Our staff and invited guests introduce their favourite documents from the Bristol Archives collections. For this edition, Malcolm Boyns, Archivist has selected a petition to alter the place for public executions of criminals, 1773.
This petition, addressed to the leaders of the Bristol Corporation, comes from the records of the Town Clerk. It was drawn up by some of the city’s most eminent citizens, including Thomas Tyndall, the Bristol merchant who built Tyndall’s Park.
They explained that: “a great number of new houses hath been erected… and many other improvements made upon Kingsdown and Saint Michaels Hill… to the manifest benefit and advantage to the said city…”
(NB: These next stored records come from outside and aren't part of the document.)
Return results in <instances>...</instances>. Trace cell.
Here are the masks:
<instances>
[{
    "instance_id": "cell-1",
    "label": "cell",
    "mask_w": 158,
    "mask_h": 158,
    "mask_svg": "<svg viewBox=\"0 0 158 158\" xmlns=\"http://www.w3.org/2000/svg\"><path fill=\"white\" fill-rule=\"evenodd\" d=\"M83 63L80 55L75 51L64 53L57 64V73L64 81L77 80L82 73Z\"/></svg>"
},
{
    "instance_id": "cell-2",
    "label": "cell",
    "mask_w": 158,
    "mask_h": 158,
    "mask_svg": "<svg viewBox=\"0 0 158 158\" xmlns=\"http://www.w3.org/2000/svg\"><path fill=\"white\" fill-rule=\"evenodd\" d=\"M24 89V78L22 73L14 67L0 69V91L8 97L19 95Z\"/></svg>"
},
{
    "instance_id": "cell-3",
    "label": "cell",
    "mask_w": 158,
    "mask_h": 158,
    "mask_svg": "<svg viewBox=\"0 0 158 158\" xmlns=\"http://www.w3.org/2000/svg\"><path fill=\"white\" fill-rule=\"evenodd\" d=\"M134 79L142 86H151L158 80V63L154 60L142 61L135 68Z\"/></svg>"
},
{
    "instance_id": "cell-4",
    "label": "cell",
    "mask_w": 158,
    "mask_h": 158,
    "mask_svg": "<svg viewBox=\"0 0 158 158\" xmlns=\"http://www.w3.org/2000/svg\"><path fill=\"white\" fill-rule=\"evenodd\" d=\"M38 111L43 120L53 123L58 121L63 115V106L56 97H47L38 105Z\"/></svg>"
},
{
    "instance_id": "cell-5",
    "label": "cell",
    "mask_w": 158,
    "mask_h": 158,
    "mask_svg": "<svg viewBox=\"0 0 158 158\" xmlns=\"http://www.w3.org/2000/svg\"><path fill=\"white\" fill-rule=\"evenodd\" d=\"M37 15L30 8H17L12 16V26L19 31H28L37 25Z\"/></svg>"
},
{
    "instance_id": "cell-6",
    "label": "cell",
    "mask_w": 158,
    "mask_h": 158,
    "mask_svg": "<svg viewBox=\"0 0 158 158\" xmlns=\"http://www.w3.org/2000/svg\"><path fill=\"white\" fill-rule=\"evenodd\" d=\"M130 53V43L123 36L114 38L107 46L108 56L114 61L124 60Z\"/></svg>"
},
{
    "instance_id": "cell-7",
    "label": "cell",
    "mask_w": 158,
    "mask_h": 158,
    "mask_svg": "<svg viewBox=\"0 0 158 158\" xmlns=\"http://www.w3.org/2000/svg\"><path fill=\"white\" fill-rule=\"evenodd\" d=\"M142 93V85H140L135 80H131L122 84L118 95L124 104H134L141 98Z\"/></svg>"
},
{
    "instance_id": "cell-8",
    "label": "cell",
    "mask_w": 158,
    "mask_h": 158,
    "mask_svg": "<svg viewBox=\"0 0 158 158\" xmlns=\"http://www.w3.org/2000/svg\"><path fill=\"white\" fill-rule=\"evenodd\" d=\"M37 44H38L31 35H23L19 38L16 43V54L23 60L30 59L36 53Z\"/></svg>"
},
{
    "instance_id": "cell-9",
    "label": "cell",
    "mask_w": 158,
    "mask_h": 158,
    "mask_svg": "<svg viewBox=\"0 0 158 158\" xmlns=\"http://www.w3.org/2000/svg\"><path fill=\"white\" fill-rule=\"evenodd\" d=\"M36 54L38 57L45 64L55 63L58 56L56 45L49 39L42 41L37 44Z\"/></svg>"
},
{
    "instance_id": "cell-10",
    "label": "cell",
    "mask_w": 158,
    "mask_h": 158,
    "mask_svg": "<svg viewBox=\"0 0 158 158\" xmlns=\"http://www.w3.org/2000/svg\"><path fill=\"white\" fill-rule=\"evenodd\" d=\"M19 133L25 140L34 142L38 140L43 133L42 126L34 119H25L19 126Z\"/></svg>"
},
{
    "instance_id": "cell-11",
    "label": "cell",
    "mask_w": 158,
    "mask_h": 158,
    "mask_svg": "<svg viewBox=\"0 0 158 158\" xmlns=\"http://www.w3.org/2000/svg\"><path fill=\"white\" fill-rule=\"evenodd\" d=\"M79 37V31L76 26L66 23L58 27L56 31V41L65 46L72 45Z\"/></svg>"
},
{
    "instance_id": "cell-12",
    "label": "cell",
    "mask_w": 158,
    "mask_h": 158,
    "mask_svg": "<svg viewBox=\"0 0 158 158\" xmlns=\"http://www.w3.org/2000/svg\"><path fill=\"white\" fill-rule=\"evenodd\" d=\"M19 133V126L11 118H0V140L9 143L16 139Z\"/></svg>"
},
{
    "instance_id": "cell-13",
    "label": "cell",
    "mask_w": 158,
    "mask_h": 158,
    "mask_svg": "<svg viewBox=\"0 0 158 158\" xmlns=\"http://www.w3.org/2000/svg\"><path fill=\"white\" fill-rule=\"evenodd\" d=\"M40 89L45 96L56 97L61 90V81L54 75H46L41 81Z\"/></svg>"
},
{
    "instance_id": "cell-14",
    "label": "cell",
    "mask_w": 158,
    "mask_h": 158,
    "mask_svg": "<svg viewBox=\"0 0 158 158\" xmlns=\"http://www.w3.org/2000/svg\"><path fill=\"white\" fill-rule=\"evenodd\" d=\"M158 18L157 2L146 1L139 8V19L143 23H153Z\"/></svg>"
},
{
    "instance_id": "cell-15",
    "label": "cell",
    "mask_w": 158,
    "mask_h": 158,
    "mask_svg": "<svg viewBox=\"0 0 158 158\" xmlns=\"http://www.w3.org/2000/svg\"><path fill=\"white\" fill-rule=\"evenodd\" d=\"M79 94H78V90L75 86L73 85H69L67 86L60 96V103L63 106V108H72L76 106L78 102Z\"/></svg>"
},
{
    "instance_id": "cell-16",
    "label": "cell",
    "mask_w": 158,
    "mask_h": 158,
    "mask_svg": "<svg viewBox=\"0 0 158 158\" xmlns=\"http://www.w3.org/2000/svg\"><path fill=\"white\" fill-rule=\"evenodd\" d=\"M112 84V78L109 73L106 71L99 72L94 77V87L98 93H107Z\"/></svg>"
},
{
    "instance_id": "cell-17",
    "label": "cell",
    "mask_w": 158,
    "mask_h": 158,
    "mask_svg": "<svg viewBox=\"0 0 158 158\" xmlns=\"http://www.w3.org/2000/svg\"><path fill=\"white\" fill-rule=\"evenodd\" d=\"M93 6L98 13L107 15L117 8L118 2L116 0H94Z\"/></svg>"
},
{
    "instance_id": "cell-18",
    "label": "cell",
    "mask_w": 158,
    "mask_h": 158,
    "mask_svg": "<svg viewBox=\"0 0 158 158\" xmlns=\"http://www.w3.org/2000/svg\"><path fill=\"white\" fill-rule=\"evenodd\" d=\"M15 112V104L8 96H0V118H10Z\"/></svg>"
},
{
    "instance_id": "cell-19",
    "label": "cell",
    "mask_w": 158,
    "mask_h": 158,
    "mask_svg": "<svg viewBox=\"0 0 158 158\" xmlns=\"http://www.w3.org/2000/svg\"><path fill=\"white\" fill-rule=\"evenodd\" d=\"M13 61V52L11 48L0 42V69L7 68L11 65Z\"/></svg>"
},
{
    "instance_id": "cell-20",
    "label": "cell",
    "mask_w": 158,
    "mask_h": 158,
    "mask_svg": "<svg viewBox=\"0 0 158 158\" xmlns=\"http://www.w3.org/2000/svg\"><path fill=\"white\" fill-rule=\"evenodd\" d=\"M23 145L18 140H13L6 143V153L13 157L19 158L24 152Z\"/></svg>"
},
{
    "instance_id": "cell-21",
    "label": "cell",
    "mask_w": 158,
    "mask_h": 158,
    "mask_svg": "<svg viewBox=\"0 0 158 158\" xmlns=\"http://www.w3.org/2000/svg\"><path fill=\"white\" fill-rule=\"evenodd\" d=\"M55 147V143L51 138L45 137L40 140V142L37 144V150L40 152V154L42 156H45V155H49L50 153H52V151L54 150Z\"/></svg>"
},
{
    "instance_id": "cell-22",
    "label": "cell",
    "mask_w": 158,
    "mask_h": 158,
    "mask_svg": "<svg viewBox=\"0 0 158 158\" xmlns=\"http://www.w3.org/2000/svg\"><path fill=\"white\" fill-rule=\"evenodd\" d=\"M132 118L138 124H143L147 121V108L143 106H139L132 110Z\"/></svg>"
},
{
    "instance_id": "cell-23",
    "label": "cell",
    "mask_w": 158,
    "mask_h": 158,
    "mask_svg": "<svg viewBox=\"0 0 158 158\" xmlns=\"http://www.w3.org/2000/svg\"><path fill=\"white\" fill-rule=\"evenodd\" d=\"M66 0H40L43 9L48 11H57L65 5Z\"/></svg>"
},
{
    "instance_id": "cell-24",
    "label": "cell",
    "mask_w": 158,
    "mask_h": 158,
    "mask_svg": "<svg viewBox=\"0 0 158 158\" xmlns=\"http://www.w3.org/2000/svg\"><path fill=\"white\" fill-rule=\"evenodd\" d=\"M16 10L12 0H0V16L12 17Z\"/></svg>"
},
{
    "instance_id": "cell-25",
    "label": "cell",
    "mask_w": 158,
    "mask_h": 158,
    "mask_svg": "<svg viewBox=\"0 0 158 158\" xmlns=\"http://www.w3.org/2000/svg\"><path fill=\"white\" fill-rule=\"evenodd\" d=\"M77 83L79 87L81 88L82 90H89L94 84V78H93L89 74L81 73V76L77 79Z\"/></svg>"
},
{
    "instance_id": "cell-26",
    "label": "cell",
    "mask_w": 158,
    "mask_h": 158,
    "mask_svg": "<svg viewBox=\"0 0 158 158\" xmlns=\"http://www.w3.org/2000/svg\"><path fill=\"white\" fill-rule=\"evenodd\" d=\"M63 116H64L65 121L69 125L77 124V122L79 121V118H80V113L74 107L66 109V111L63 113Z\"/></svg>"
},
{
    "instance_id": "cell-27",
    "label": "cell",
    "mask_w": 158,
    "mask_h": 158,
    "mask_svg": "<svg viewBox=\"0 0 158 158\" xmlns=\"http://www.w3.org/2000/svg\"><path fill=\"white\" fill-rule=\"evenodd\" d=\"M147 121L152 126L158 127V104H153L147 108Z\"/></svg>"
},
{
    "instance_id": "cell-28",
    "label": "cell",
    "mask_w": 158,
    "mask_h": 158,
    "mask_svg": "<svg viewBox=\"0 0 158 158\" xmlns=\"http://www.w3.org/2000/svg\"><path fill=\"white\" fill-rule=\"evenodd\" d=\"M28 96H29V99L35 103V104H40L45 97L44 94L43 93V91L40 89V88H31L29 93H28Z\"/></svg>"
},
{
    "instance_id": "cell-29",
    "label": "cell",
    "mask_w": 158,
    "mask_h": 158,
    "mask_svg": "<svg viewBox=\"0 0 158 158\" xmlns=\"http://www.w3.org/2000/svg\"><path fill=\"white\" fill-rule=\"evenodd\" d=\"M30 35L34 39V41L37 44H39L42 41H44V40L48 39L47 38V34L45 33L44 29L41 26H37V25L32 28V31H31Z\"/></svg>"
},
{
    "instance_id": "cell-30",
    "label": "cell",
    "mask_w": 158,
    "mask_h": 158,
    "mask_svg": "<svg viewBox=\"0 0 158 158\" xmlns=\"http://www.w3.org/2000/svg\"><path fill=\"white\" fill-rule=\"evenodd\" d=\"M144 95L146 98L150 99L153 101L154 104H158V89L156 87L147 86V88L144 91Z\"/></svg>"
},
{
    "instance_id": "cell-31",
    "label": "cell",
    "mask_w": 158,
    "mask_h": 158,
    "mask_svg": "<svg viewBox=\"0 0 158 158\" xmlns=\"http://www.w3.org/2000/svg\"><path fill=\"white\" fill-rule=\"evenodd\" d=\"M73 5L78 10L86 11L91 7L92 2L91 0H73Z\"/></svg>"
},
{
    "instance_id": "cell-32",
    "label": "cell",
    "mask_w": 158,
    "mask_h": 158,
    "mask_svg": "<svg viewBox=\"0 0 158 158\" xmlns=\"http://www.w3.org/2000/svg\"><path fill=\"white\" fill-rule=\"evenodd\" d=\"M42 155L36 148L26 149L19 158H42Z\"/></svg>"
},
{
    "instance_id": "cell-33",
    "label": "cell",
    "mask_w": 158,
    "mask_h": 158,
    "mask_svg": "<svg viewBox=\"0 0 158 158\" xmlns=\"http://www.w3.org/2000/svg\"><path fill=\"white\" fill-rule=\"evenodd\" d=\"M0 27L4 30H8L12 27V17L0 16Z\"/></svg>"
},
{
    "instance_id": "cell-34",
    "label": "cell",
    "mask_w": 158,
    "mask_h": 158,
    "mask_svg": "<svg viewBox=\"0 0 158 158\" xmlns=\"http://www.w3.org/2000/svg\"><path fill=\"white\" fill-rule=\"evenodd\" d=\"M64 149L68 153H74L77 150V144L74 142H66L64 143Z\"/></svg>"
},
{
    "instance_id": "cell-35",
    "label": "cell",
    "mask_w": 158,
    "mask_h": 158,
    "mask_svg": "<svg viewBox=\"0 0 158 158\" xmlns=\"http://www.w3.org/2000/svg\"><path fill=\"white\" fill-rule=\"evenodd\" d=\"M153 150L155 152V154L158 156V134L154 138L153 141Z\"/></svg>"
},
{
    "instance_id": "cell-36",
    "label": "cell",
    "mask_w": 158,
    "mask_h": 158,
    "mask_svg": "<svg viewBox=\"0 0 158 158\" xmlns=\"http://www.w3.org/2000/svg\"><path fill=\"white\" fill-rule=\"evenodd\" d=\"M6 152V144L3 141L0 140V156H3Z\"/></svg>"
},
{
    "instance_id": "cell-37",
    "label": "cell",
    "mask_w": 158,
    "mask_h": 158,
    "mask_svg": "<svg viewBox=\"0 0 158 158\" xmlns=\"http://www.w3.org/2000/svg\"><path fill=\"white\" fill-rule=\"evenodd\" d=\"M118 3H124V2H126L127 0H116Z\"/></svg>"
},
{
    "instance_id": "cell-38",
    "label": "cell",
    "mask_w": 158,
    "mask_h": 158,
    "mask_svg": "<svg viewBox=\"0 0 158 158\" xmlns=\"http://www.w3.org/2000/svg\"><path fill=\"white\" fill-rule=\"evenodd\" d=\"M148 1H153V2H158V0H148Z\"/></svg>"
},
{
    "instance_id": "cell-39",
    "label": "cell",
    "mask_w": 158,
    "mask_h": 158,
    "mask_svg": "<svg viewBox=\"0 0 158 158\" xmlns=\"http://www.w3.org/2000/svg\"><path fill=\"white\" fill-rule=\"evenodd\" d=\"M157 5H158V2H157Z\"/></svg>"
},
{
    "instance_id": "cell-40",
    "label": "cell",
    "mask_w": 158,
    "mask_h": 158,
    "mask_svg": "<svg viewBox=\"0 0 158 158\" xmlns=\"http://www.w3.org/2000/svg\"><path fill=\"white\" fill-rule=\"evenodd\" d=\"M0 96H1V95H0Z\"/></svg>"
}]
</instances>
“The proprietors… have been discouraged from making farther improvements there, by reason of very considerable damage being constantly done… at the time of executing the law upon criminals for capital offences.”
The problem, as the petitioners saw it, was that public executions at the top of St Michael’s Hill were devaluing their property and stifling further development of the area.
Despite the high profile of the petitioners, it seems that their request was not granted. The gallows remained until 1820, when public executions were transferred to the New Gaol on Cumberland Road.
What I love about this document is that it clearly displays that NIMBYism was as prevalent in the 18th century as it is today. Mind you, it is difficult to blame the residents for not wanting a gallows practically in their back garden!